● WORK INSTRUCTIONS
A - In the TF-IDF code, which word is chosen for the calculations display?
B - Pick up the TF-IDF code after its last line and continue writing it.

# TFIDF

In [3]:
import math
from collections import Counter

# Step 1: Define a small corpus (set of documents)
corpus = [
    "The cat sat on the mat.",
    "The dog sat on the log.",
    "Dogs and cats are great pets.",
    "I love my pet cat and dog."
]

# Step 2: Preprocess the text (tokenization and lowercase)
def tokenize(text):
    return text.lower().replace('.', '').split()

tokenized_corpus = [tokenize(doc) for doc in corpus]

# Step 3: Calculate Term Frequency (TF)
def compute_tf(document):
    tf_scores = {}
    total_terms = len(document)
    term_counts = Counter(document)
    for term, count in term_counts.items():
        tf_scores[term] = count / total_terms
    return tf_scores, term_counts, total_terms

# Step 4: Calculate Inverse Document Frequency (IDF)
def compute_idf(corpus):
    idf_scores = {}
    total_documents = len(corpus)
    all_terms = set(term for document in corpus for term in document)
    for term in all_terms:
        containing_docs = sum(1 for document in corpus if term in document)
        idf_scores[term] = math.log(total_documents / (1 + containing_docs)) + 1  # Smoothing
    return idf_scores

# Step 5: Calculate TF-IDF for each document
def compute_tf_idf(corpus):
    idf_scores = compute_idf(corpus)
    tf_idf_corpus = []
    for document in corpus:
        tf_scores, term_counts, total_terms = compute_tf(document)
        tf_idf_scores = {term: tf_scores.get(term, 0) * idf_scores[term] for term in idf_scores}
        tf_idf_corpus.append((tf_idf_scores, term_counts, total_terms))
    return tf_idf_corpus, idf_scores

# Calculate TF-IDF and IDF
tf_idf_corpus, idf_scores = compute_tf_idf(tokenized_corpus)

# Step 6: Display calculations for a specific word
word = "cat"  # You can change this to any word of interest

print(f"Calculations for the word: '{word}'\n")
for i, (doc_scores, term_counts, total_terms) in enumerate(tf_idf_corpus):
    tf = term_counts.get(word, 0) / total_terms if word in term_counts else 0
    idf = idf_scores.get(word, 0)

● MATERIAL SUPPLIED
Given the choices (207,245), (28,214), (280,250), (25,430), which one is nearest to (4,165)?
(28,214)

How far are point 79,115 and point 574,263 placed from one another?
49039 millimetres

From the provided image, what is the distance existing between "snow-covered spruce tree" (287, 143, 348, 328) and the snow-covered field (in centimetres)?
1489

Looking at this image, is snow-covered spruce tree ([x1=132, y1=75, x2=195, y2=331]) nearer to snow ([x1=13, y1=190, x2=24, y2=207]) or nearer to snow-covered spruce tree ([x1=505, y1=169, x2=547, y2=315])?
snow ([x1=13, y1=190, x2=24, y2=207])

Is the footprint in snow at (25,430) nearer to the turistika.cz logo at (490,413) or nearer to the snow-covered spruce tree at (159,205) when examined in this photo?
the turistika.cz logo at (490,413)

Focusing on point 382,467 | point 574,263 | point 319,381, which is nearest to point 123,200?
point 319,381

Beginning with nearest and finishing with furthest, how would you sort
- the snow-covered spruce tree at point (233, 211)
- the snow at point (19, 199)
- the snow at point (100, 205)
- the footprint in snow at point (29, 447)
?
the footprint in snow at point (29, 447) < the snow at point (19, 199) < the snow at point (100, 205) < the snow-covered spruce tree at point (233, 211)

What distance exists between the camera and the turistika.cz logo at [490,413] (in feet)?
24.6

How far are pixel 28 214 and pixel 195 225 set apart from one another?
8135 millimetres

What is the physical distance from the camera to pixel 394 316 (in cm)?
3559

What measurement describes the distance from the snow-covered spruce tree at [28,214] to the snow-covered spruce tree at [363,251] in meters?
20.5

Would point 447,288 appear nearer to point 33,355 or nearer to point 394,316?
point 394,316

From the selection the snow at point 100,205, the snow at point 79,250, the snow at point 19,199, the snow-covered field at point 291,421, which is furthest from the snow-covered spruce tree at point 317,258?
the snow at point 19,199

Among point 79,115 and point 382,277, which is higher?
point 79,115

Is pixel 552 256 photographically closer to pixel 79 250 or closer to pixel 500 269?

● ANSWERS FOR THE EXERCISE
A - "cat"

B -
    tf_idf = tf * idf
    doc_occurrences = term_counts.get(word, 0)
    total_docs_with_word = sum(1 for document in tokenized_corpus if word in document)
    print(f"Document {i+1}:")
    print(f"Occurrences of '{word}' in document: {doc_occurrences} out of {total_terms} total words")
    print(f"TF (Term Frequency): {doc_occurrences}/{total_terms} = {tf:.4f}")
    print(f"Occurrences of '{word}' in corpus: {total_docs_with_word} out of {len(corpus)} documents")
    print(f"IDF (Inverse Document Frequency): log({len(corpus)} / (1 + {total_docs_with_word})) + 1 = {idf:.4f}")
    print(f"TF-IDF: {tf:.4f} * {idf:.4f} = {tf_idf:.4f}\n")

# Explanation:
# - TF (Term Frequency): How often a word appears in a document divided by total terms.
# - IDF (Inverse Document Frequency): Measures how unique a word is across all documents.
# - TF-IDF: Higher scores for words that are frequent in one document but rare across the corpus.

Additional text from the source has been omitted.